To analyze the absolute accuracy of stream temperatures derived from TIR images, comparisons were made to ground truth observations. The remotely sensed TIR temperatures used for the comparisons had been corrected for the effects of emissivity and atmospheric aerosols, and were compared to kinetic (bulk) water temperatures taken using hand-held digital thermometers or in-stream temperature loggers. Handheld TIR devices originally were supposed to be used for the ground truth comparisons, but they proved unreliable under field conditions. After correction for water emissivity and atmospheric absorption and emission, 90 percent of remotely sensed lake temperatures are within 1°C of persistent and concurrent radiant and surface kinetic ground-truth temperatures. However, recovered stream temperatures deviate from gage measurements by up to 2.3°C. By propagating errors through the entire process of deriving TIR stream temperatures, Kay (2002) found that for fully resolved stream pixels, the resulting temperatures were accurate to ± 2°C.
Perhaps even more important than the absolute accuracy of obtaining stream temperatures from TIR images is the ability to resolve the actual stream. Figure 3 shows ASTER 90-meter resolution TIR images for four stream reaches. The figure clearly shows that the ASTER imager is guaranteed to view 100 percent water pixels only on the Columbia River. Fully resolved water pixels also may exist for the Yakima River, but most pixels will be mixed with the bank or riparian vegetation. The higher resolution MASTER images can resolve most of the Yakima and Green Rivers, but because of thick riparian vegetation, Covington Creek remains impossible to differentiate from shade.
Figure 3. 90 m TIR Images From ASTER for: (a) the Columbia River (300 to 500 m wide), (b) the Yakima River (50 to 100 m wide), (c) the Green River (10 to 50 m wide), and (d) Covington Creek (< 10 m wide). Red lines indicate the stream banks as observed from the 15-meter resolution visible ASTER bands.
Future activities include continuing field work that largely will involve the maintenance of the installed in-stream logger network and the meteorological station. This includes downloading data, replacing lost or damaged equipment, and merging new data into the existing archives.
The bulk of the continuing work on this project will involve the processing and analysis of existing data sets, including the publication of project results. Some of the research underway includes:
· Continued analysis of how well stream temperature dynamics are monitored by the in-stream temperature logging network.
· Analysis of the observed spatial variability in high resolution TIR images and what information about the stream it might contain.
· Analysis of the effect of spatial scaling on the ability to resolve streamtemperatures, including the effects of the near-bank environment and mixed pixels.

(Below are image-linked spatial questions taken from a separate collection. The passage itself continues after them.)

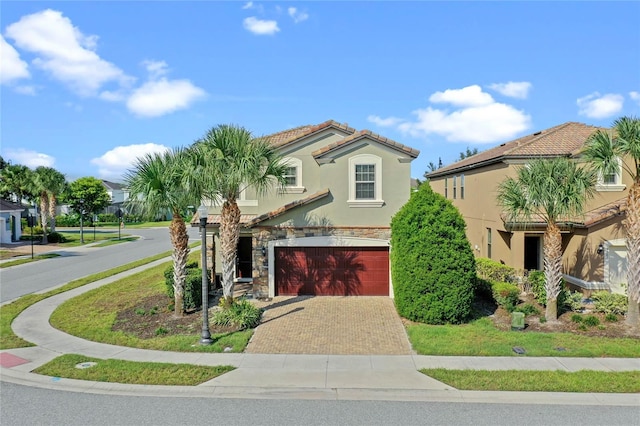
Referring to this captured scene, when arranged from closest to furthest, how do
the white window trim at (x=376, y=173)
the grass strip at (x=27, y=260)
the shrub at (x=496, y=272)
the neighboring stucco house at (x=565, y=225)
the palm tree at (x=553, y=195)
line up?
the palm tree at (x=553, y=195) < the neighboring stucco house at (x=565, y=225) < the shrub at (x=496, y=272) < the white window trim at (x=376, y=173) < the grass strip at (x=27, y=260)

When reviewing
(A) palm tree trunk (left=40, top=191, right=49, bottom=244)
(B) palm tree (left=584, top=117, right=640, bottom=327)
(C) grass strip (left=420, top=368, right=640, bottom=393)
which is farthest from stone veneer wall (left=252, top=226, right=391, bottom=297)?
(A) palm tree trunk (left=40, top=191, right=49, bottom=244)

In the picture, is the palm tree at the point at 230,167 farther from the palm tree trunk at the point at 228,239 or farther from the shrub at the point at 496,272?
the shrub at the point at 496,272

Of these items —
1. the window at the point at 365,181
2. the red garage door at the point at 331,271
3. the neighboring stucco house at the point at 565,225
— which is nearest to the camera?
the neighboring stucco house at the point at 565,225

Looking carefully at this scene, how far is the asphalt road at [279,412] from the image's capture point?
7.78m

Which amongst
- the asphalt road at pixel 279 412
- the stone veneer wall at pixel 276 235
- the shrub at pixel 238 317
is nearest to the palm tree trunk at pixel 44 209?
the stone veneer wall at pixel 276 235

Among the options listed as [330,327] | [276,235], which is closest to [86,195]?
[276,235]

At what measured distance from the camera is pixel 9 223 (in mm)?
40094

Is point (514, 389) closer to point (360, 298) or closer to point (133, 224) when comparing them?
point (360, 298)

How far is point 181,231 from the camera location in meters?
14.7

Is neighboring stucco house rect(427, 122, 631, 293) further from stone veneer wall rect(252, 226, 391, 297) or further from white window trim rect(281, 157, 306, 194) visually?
white window trim rect(281, 157, 306, 194)

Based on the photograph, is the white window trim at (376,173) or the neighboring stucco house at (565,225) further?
the white window trim at (376,173)

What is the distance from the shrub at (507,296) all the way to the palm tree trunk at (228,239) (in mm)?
9342

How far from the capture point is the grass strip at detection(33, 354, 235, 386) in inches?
377

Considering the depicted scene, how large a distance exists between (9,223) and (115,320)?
33551 millimetres
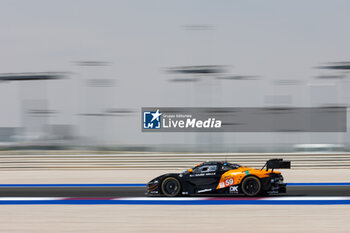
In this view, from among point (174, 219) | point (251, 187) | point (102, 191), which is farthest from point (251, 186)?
point (102, 191)

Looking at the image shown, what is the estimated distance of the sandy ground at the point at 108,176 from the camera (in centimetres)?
1802

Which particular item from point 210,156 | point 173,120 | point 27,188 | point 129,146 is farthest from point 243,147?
point 27,188

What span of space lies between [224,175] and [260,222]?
364cm

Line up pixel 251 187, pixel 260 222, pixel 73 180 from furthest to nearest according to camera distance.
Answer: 1. pixel 73 180
2. pixel 251 187
3. pixel 260 222

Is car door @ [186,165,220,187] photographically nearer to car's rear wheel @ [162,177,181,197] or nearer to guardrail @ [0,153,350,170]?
car's rear wheel @ [162,177,181,197]

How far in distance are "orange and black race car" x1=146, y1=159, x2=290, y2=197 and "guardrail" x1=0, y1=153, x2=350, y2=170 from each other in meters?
10.1

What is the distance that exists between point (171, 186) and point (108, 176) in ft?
26.6

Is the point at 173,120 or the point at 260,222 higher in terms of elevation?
the point at 173,120

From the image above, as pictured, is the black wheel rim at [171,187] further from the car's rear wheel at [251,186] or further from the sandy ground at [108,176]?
the sandy ground at [108,176]

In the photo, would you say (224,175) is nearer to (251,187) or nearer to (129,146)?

· Analysis of the image sharpening affects image accuracy, and whether it can be used to obtain useful information about stream temperatures from images with spatial resolutions too coarse for direct observation of the stream channel.
· Analysis of the Yakima River float data to identify the effects of local river conditions on stream temperatures.
· Analysis of the Hanford Reach data to further illustrate the issue of accuracy from TIR images.